Many of us experienced first-hand the struggles of the Postal Service over the past year and a half during the pandemic.  The shortage in labor and air cargo capacity along with a record holiday peak season resulted in lengthier delays and more lost mail since the Pony Express.  Now, in an effort to recoup some of its massive financial losses, the USPS just announced a new plan to raise the price of postage and slow down it’s delivery standards.  The new price (58 cents from 55) will kick in on August 29th, so now you can start paying more for a service where 4 out of every 10 pieces of mail will now take an extra 2 days to reach the recipient.  

Healthcare has always been an industry that the USPS could count on, even though these types of price increases and service declines have been happening for quite a while now.  Postage has increased 25% since 2010, and it’s been more than 8 years since the Postal Service has met its delivery standards.  Hey Healthcare, can this be the catalyst that finally changes the way we view physical mail as a tool for billing patients and capturing payments?  It certainly should, and the reasons why have never been clearer.

First of all, given the increase in High Deductible Healthcare Plans and an increase in overall population, more patients owe more money than ever before.  Healthcare entities, including their supporting RCM and billing organizations are sending out a record number of patient statements.  It’s a simple equation, but more statements than ever (3.3 statements on average per patient), at a higher price than ever results in the highest patient billing costs that the industry has seen. 

This is coupled with the fact that patient behaviors and preferences have shifted in ways that make paper statements much less effective.  Millennials recently surpassed baby boomers as the largest population segment (over 75 million).  It’s no surprise why over 70% of American consumers prefer electronic statements over paper.  Is paper still a necessary piece of the puzzle?  Sure it is.  But our data proves that it absolutely should not be the focus, as 71% of patient payments that we receive happen prior to a paper statement being produced.  
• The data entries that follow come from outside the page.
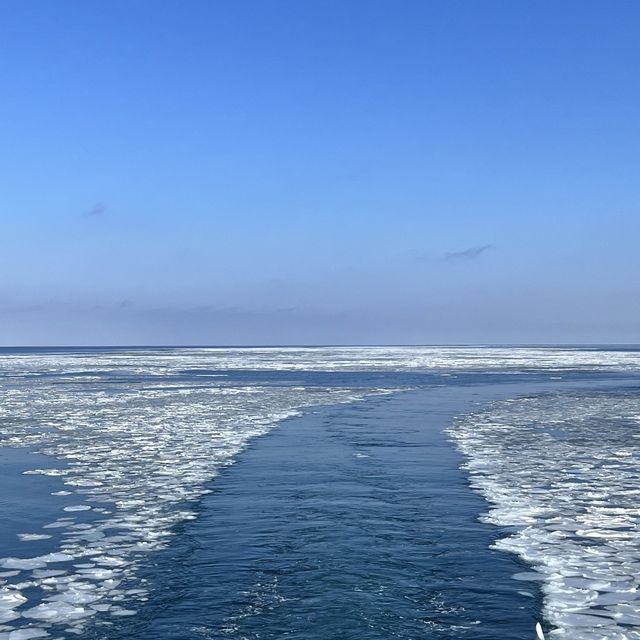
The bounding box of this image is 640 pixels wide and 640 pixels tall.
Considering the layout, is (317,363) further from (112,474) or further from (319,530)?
(319,530)

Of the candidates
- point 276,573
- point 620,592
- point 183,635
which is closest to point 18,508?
point 276,573

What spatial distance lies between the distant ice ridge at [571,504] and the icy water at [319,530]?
0.04 meters

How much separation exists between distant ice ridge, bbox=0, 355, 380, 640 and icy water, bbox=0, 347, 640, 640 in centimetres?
4

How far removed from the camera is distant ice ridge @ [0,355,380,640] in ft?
22.7

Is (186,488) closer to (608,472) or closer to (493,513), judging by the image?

It’s also a scary proposition that “snail mail” is about to become even slower. Our data strongly suggests that the quicker you can deliver a bill to a patient after their provider visit, the more likely they are to make a payment.  Over 12% of our payments happen on the first day a patient receives a bill.  By the time a paper statement is queued up in a billing system, printed, mailed and delivered to a patient, the chances of converting that balance to payment has been significantly impacted.  The chances of payments occurring in the first 30 days without a digital-first strategy are almost zero

Healthcare has been a major source of revenue for the USPS for a long time. However, strict regulations and outdated systems have proved to be challenging for the adoption of electronic patient billing technologies.  As a provider or the RCM organization representing them, your revenue coming from patient balances and patient satisfaction are too important for you to be paying more for a service that works less for a worse result. Look for electronic billing strategies as a better path forward for you and your patients.